Laparoscopic or laparoscopy-assisted resection of primary GISTs continues to evolve and may be considered if standard oncologic principles can be maintained (Fig. 33-7). Two early studies confirmed both the safety and feasibility of a laparoscopic approach.105,106 A recent meta-analysis by Koh et al. supports laparoscopic resection as a safe and feasible approach with no differences in margin positivity, recurrence-free survival (RFS) or overall survival (OS) when compared to open resections. Additionally, laparoscopic resections frequently had shortened stays in hospital and lower intraoperative blood loss.107 However, decisions for technical operative approach must balance perioperative factors with oncologic safety. Evaluation of patient comorbidity, anatomic tumor location, surgeon expertise, and ability to convert to an open approach should be included in preoperative decision-making. When laparoscopic and laparoscopy-assisted approaches are undertaken, modified lithotomy or split-leg positioning should be considered for heightened visualization and organ manipulation. In addition, an angled camera and roticulating laparoscopic stapler may assist in the safe resection and extraction of the tumor.

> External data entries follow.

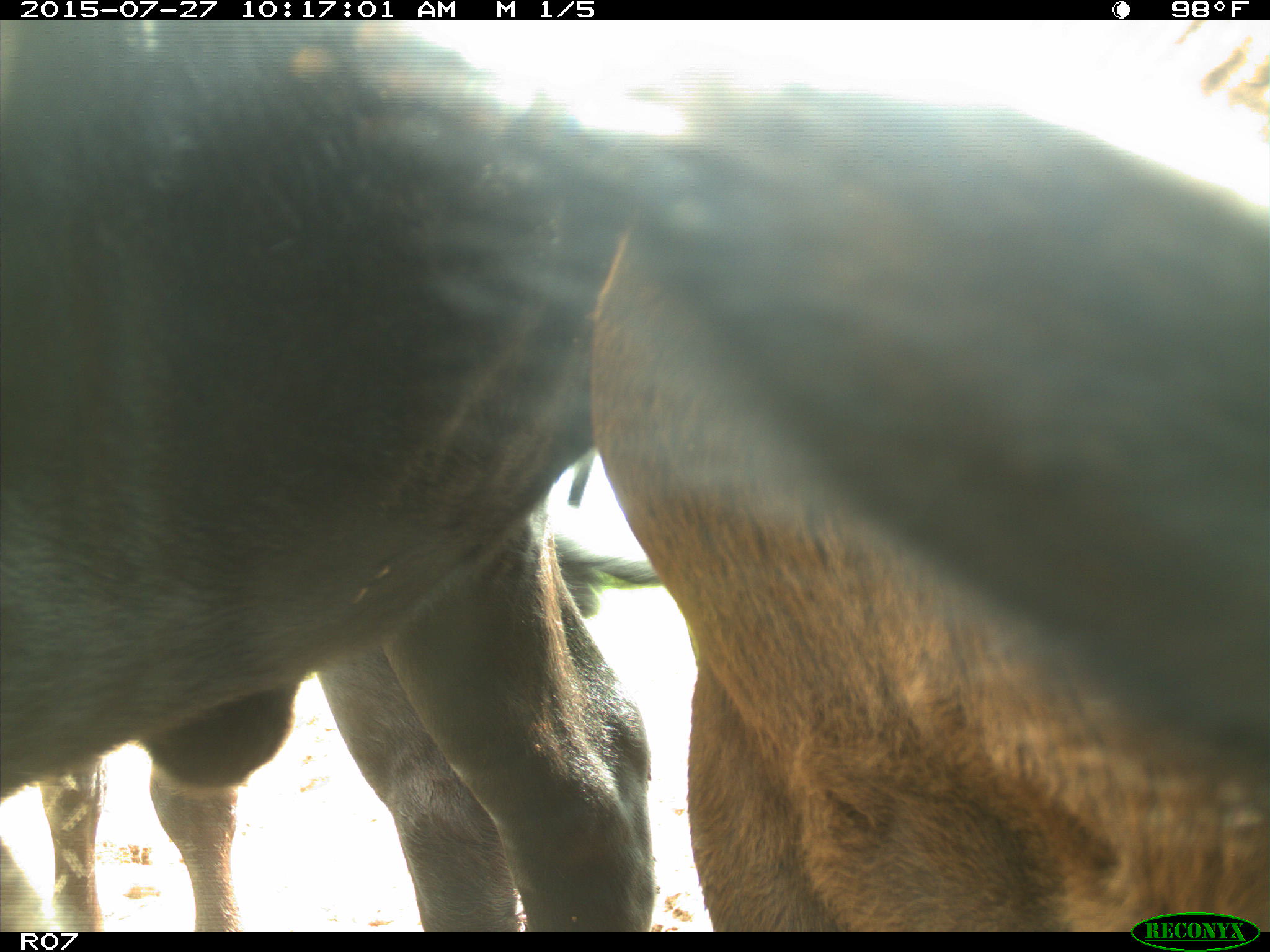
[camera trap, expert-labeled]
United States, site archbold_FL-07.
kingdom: Animalia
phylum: Chordata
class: Mammalia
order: Artiodactyla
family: Bovidae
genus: Bos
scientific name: Bos taurus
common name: domestic cow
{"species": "Bos taurus (domestic cow)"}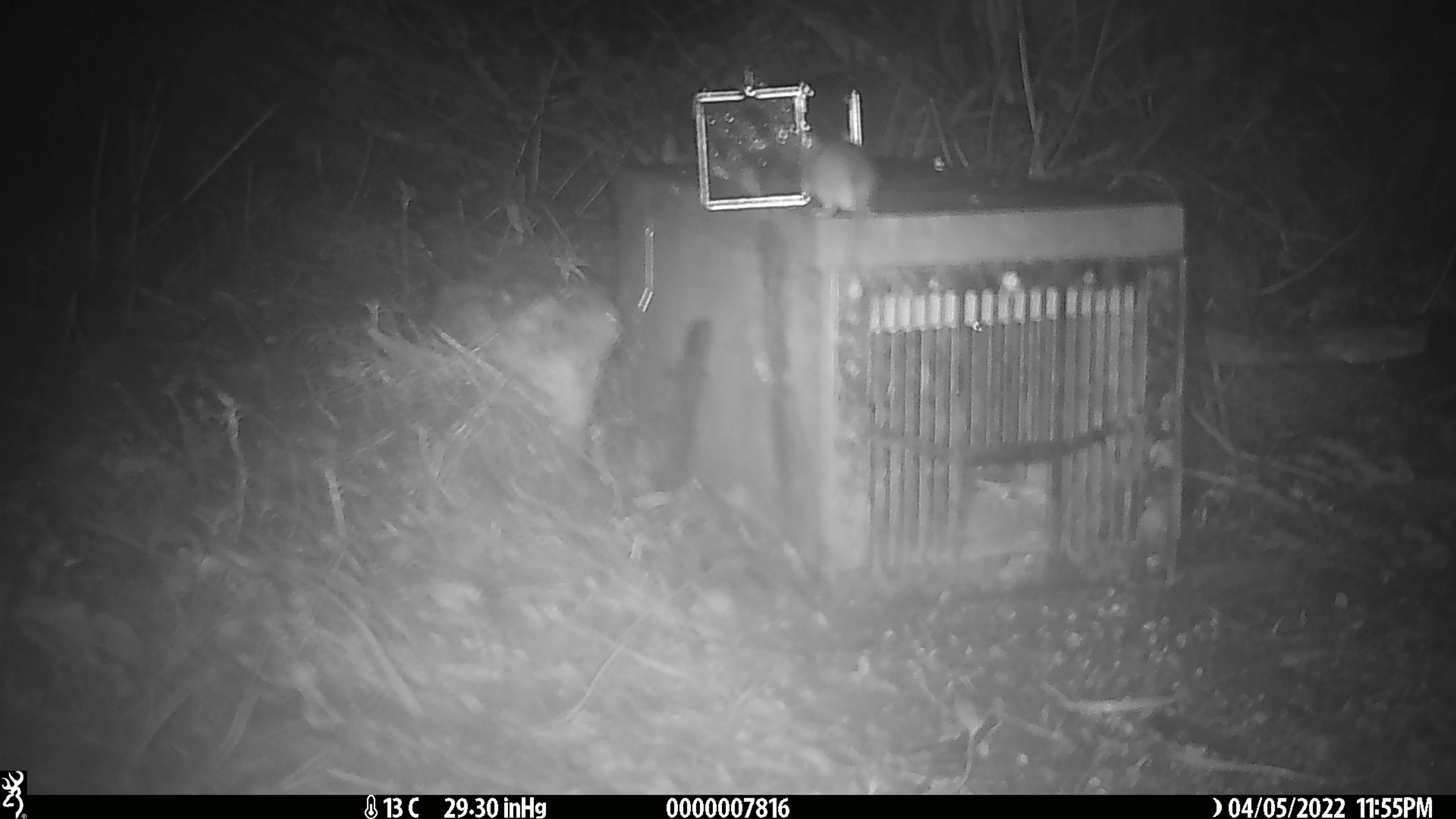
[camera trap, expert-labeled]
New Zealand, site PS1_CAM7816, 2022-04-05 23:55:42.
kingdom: Animalia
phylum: Chordata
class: Mammalia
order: Rodentia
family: Muridae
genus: Mus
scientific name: Mus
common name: mouse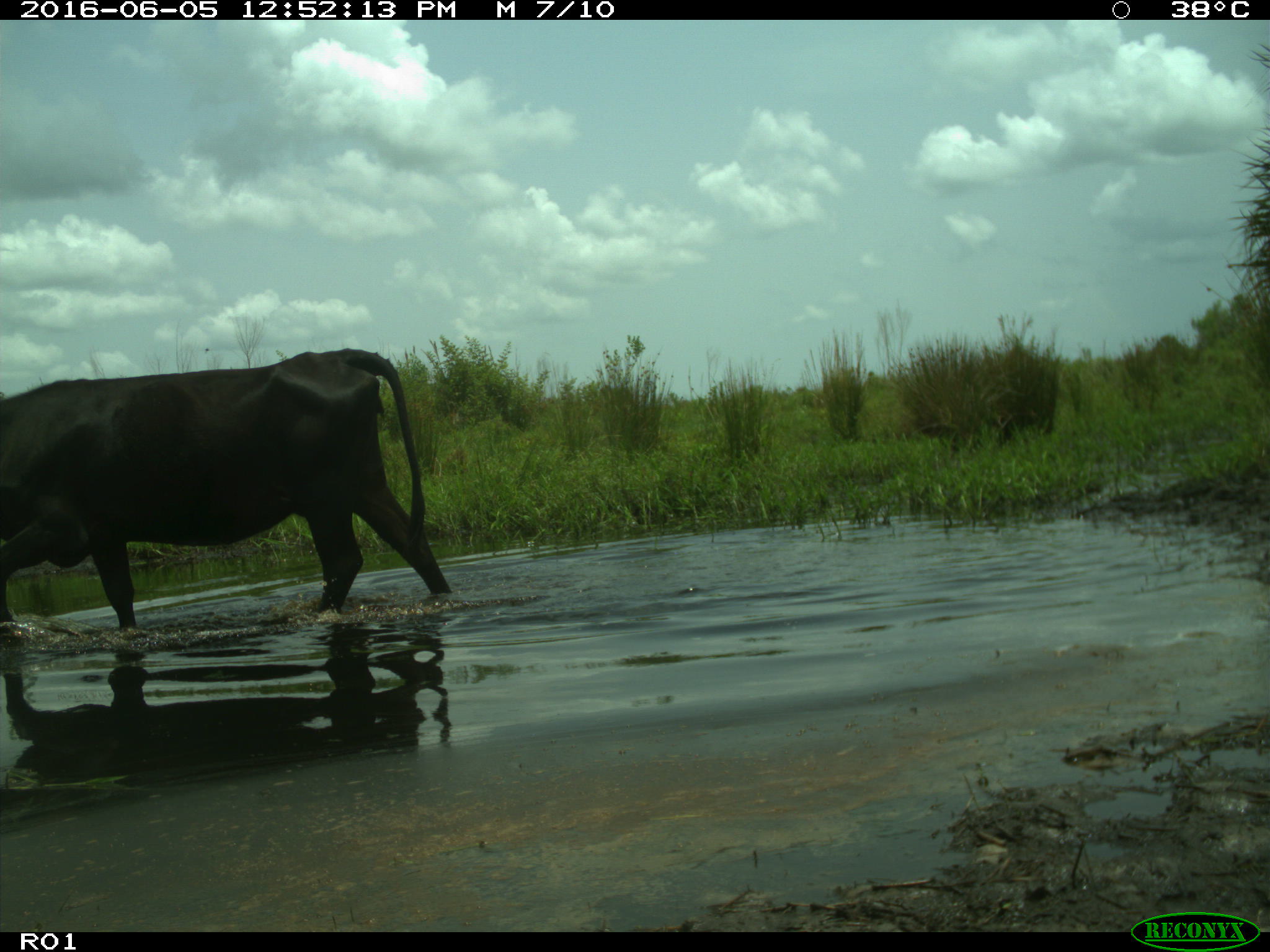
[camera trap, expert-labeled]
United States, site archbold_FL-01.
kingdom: Animalia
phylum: Chordata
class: Mammalia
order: Artiodactyla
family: Bovidae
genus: Bos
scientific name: Bos taurus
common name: domestic cow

The goal of surgery for GIST is to perform a margin-negative resection. However, unlike for visceral adenocarcinomas or sarcomas at other sites, wide margins are unnecessary. Wide margins beyond a R0 resection have not been definitively linked with improvements in survival or recurrence, particularly in the era of effective medical therapy. There are also no data indicating that patients with an R1 (microscopically involved) resection require re-excision.41 Margins may retract after resection and chemical fixation, and the pathologist may resect a staple line ex vivo, thereby converting a microscopically negative margin into a positive one. As such, all cases of positive microscopic margins should be reviewed by a multidisciplinary team to assess the need for re-excision with careful consideration of anatomic feasibility, biologic risk profile, and patient comorbidity.